La reforma toma partido por lo segundo. Modifica la regulación de los delitos contra el orden público con la finalidad de restringir el ejercicio de esos derechos y de provocar un efecto de desaliento en quienes los ejercen. Además, al criminalizar el ejercicio de derechos fundamentales crea un nuevo tipo de delincuente: el disidente político. Quien se manifiesta frente a la precarización.
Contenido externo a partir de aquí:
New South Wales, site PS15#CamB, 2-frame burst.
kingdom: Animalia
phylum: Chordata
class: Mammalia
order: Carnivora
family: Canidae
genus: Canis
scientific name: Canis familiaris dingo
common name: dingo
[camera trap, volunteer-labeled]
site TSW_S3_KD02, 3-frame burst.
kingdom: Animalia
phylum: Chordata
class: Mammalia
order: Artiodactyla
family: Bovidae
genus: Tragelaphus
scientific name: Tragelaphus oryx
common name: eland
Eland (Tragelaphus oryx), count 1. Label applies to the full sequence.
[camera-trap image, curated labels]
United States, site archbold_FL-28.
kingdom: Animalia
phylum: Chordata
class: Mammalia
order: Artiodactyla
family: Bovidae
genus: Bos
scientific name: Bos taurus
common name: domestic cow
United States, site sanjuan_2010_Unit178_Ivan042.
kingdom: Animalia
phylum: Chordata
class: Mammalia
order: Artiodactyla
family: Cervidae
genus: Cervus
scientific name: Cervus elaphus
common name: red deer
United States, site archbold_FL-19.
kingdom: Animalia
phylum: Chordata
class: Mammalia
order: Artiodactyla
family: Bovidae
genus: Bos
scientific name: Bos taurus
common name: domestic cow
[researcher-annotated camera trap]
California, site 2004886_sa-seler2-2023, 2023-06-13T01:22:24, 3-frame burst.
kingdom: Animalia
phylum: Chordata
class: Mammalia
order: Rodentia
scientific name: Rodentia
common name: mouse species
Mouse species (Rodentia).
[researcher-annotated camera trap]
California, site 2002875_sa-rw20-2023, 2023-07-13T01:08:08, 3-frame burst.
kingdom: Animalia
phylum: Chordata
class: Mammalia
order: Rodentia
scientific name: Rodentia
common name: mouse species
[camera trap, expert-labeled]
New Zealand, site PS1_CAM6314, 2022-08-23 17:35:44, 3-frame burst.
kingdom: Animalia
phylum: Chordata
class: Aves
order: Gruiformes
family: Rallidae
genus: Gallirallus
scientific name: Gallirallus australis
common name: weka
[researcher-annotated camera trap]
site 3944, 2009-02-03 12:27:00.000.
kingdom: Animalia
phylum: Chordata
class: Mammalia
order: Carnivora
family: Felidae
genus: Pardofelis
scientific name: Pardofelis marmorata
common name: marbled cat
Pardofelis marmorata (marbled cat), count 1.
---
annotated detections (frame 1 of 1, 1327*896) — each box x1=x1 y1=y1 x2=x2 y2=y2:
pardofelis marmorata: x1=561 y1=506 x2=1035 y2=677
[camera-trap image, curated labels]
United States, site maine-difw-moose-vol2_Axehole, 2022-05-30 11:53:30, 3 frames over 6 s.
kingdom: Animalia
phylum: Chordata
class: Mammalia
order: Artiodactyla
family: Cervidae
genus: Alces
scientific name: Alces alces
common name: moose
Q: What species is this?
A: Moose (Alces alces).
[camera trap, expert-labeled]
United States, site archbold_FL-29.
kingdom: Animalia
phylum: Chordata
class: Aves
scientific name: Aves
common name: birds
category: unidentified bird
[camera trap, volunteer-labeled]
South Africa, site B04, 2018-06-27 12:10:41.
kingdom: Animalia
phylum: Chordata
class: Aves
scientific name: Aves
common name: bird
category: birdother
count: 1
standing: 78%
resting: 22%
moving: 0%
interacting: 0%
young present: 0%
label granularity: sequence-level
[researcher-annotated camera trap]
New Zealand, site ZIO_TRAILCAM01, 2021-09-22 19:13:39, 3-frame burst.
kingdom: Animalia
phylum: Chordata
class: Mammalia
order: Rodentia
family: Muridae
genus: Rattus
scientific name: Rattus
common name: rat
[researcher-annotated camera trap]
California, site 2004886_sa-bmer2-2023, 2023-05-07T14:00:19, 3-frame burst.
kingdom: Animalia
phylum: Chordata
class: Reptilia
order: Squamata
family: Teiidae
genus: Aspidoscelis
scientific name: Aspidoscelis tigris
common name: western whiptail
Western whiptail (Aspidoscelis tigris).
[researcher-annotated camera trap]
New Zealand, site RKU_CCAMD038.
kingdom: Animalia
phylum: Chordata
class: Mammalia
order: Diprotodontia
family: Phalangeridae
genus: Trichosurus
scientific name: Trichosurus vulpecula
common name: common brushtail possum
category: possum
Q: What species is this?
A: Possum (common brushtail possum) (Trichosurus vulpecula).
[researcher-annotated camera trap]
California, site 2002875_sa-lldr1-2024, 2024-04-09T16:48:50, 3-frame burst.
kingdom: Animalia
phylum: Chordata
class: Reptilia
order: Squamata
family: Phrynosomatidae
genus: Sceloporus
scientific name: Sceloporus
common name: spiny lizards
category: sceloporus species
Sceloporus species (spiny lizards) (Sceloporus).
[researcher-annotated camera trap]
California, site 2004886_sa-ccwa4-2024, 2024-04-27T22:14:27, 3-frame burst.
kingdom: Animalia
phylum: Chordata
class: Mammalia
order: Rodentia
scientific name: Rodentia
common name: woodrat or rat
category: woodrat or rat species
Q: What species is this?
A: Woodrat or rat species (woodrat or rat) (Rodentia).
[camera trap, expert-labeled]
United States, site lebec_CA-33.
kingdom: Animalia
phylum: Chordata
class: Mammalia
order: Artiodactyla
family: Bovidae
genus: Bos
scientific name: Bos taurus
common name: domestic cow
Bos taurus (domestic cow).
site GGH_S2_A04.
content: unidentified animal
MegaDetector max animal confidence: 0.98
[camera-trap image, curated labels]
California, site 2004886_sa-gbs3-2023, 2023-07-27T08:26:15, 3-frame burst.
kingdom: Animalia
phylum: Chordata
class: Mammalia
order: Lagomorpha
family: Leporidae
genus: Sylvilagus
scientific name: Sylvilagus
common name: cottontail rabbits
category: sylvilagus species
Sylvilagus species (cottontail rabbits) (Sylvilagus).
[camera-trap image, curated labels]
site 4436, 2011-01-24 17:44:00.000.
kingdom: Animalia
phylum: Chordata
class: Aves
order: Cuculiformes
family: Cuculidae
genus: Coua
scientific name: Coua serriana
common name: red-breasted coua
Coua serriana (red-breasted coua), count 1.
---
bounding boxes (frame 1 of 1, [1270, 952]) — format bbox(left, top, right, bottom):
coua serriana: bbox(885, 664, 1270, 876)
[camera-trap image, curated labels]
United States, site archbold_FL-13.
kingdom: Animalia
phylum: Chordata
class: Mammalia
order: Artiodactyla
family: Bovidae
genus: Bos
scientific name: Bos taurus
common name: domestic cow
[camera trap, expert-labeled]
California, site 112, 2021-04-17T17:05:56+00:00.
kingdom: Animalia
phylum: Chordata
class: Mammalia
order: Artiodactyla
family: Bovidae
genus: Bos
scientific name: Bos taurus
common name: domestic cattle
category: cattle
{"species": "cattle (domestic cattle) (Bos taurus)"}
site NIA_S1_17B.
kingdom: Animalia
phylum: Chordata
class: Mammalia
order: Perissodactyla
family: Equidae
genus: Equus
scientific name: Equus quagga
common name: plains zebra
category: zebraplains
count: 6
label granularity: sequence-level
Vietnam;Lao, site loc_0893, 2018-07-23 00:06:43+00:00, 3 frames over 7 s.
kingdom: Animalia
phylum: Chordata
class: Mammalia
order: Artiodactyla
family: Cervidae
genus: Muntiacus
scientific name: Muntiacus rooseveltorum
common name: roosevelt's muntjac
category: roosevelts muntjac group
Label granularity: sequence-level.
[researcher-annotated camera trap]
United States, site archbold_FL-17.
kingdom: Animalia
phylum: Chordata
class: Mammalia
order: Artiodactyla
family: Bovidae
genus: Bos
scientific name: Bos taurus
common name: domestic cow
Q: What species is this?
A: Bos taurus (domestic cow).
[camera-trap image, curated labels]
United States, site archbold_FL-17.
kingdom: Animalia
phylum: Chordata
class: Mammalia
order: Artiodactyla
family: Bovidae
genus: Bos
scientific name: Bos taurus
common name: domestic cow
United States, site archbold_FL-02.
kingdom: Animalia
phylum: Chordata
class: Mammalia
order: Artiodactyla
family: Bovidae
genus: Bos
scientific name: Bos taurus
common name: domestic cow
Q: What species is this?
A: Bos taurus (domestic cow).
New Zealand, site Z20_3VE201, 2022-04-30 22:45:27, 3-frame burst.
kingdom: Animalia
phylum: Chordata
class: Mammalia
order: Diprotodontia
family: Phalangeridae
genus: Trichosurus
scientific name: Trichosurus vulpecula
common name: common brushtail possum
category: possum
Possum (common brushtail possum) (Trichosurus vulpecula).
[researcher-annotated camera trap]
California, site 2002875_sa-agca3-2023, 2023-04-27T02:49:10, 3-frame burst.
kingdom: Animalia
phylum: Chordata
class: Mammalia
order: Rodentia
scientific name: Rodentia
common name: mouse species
4) En cuarto lugar, redefine la relación entre ciudadano y Estado en clave autoritaria. Toda norma penal atribuye poder. A norma penal más amplia, más poder atribuido. La conversión de las faltas en delitos leves o menos graves (no es cierto que desaparezcan), dará lugar a que la policía pueda practicar detenciones y realizar investigaciones sacrificando derechos fundamentales por  hechos de escasa relevancia. La criminalización de la oposición política permitirá también que, en los primeros momentos, se puedan practicar detenciones cautelares y diligencias invasivas de derechos. Es probable que muchos casos terminen finalmente por resolución judicial de archivo o sentencia absolutoria, pero dado que una jurisdicción colapsada actúa tardíamente, la propia existencia del proceso se habrá convertido en verdadera pena para el sujeto afectado. Además, al elevar las penas generalizadamente, en algunos casos de forma indefinida, se amplía el poder del Estado sobre los ciudadanos condenados, que acaban convirtiéndose en objetos del sistema. La inclusión de la cadena perpetua, la aplicación de las medidas de seguridad a personas imputables, la posibilidad de aplicar la libertad vigilada indefinidamente o el alargamiento del plazo para cancelar los antecedentes penales, son ejemplos claros del nuevo orden proyectado.

5) En quinto lugar, amplía los espacios de impunidad en el ámbito de la delincuencia económica y la corrupción política. El sistema de Justicia se caracteriza por una pobreza de medios y de recursos materiales y personales incuestionable. Un poder al que se asigna la función de reprimir la pobreza y la disidencia política es un poder entrenado para encontrar a los delincuentes en determinados lugares pero no en otros. Como consecuencia, se amplían las zonas de impunidad en esos otros lugares para los que no hay recursos investigadores suficientes, como la delincuencia económica y la corrupción política.  No se trata de un problema de penas. Nunca lo ha sido. Sino de recursos y diseño de la investigación penal.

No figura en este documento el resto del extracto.